Some films remain forever embedded in your psyche and stick with you long after the final credits roll. Writer/director Kelly Fyffe-Marshall’s searing short story Haven is exactly this type of film. In a few short minutes, Haven hones in on the beauty and horrors of black girlhood — tackling a subject that is often buried in the black community. After the film’s premiere at the South by Southwest (SXSW) Film Festival, I chatted with Fyffe-Marshall and Haven executive producer Tamar Bird about the film, its perfect casting and why it’s so important to tell painful stories.
The idea for Haven was sparked by a conversation that Fyffe-Marshall had one day with her director of photography. “My DP Jordan Oram (Drake’s “God’s Plan”) had shown me another film, and it was about two people in a room,” she remembered. “So he sparked something in me. I thought, ‘What’s something that as black women we don’t see a lot of on TV?’ For me, it was a black daughter getting her hair done. That’s something that nearly all black women went through at least once a week as a child. So, I started with that, and it just became Haven.”

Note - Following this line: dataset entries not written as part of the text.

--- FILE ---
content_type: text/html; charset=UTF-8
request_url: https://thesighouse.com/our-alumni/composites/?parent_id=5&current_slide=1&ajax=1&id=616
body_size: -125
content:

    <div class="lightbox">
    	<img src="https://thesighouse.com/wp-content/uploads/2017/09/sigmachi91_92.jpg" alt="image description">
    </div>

Once the idea was formed, Fyffe-Marshall found the perfect collaborator in Bird, an actress and award-winning Canadian filmmaker. “Kelly and I have known each other for about six years,” Bird revealed. “When she presented this to me, I remember saying, ‘This is it. Don’t do anything to it, don’t change anything. This is perfect. This is what we need; this is what the world needs.’ From there we just wanted to make it as true to our childhoods as possible — that nostalgic feeling of listening to reggae music in the background and watching TV while you’re getting your hair done.”